Thanks Jerry. I probably should have stated that my medical oncologist is very conservative and does not want me to go on Lupron holiday at 24 months due to mets, not that no one can.
MY PSA on 11-12-13 was 0.20, so continues to decline. So since my medical oncologist likes one remedy at a time, not adding Avodart or Casodex yet.
His thoughts are that it is better to not give the aggressive PCa a chance to develop a workaround than to even further reduce the testosterone, as long as it continues a downward slope.
I know Myers for example measures DHT, prostate size, vitamin D levels etc and is much more aggressive and metrics driven.
As long as I remain symptom free and pain free, I am OK with plan I am on, but will keep monitoring what Myers is up to for future reference.
Hmm..just sharing what I was told. A doctor I consulted for my dad's issue said if you see a few bone mets on the scan, it means the cancer has spread. You can see the larger ones on the scan. However there are many micro-metastases that are not visible yet. You can radiate the few bone mets but it may not be worth it. Also radiation can destroy healthy bone marrow which will be needed later when undergoing chemo or fighting infections when immunity is down.
It still feels better than doing nothing.
Good luck with the treatment!
I think this is how my medical oncologist at Shands views it too. We are not even doing scans any more unless pain symptoms develop. We have only done the standard bone scans, not the C-11, F-18 etc that Jerry, Sonny and others do. His thinking is that knowing there were more micro mets not visible on the standard scan would not change the remedy to milk Lupron as long as we can.

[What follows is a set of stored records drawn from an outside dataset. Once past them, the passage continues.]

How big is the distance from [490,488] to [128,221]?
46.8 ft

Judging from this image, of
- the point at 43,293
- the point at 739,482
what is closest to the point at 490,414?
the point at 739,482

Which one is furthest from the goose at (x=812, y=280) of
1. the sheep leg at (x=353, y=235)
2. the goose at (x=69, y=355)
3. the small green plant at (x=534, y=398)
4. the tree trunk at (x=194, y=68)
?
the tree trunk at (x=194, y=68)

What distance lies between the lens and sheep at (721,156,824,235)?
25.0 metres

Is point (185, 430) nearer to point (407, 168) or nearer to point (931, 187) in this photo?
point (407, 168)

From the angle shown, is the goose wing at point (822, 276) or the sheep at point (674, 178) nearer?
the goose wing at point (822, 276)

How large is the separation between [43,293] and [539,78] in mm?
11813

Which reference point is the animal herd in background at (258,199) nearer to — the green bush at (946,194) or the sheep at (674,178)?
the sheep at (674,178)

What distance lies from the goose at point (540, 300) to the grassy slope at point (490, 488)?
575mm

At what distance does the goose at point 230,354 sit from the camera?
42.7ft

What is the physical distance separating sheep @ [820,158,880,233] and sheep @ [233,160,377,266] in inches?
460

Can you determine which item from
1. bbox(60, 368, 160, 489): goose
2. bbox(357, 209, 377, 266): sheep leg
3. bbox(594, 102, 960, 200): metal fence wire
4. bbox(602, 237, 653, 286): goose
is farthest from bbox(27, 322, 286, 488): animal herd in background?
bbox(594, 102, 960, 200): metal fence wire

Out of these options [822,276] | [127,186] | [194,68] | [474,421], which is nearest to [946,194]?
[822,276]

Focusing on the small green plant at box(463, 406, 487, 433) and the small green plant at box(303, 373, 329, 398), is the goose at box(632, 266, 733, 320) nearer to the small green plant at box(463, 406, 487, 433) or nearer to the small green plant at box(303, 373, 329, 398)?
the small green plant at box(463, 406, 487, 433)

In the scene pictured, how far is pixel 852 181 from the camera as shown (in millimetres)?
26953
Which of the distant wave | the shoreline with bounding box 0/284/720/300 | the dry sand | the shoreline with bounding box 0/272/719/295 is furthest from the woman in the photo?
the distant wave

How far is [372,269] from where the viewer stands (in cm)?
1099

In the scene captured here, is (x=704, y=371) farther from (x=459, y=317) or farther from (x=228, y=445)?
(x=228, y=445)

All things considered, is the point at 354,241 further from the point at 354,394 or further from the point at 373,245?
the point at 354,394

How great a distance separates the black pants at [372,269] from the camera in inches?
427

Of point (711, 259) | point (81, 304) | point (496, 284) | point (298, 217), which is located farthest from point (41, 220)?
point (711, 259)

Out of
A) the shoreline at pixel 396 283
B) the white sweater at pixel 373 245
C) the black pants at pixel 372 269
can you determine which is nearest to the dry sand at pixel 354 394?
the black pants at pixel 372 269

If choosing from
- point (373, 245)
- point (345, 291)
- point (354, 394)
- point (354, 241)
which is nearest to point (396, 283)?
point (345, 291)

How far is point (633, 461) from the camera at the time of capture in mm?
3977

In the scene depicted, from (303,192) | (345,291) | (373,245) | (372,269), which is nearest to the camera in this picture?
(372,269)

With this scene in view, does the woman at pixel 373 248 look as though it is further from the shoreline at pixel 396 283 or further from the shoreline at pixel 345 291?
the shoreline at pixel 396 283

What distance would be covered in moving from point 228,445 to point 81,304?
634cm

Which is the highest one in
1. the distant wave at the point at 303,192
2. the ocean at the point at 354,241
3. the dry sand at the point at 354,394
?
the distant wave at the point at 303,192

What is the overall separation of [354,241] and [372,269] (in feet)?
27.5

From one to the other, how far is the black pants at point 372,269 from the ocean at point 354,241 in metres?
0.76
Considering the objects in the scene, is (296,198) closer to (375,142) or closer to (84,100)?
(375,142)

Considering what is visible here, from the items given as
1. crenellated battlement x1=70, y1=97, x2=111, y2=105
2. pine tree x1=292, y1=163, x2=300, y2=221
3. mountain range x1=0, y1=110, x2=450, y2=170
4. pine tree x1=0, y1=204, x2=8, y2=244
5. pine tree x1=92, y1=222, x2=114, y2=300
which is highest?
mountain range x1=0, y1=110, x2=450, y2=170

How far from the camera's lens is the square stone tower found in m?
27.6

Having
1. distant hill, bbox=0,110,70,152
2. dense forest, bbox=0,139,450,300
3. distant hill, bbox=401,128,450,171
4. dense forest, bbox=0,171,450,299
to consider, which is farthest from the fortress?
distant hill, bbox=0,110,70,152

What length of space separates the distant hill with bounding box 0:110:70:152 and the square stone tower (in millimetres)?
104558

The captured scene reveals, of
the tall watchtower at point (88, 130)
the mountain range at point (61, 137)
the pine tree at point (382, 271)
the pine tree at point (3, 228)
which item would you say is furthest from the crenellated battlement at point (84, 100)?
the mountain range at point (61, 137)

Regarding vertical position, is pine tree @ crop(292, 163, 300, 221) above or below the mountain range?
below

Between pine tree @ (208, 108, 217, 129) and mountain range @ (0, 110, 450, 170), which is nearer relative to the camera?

65 - DX 64 2/13 PSA 3.68 (6 mo doubling) Gleason 9 (4+5)
T1CN0M1B stage IV w. 7 of 12 cores worst ones 70% right PNI
oligometastatic 5 tumors 1 right sacroiliac, 2 thoracic vertebral bodies (spine), 2 right posterior ribs
1st Lupron 4 month 3-28-13, 2nd Aug 1
PSA down was 3.68, 0.68 on 08-08-13, T=24
PSA 0.20 on 11-12-13
UF & Shands treating w curative intent, not just palliative.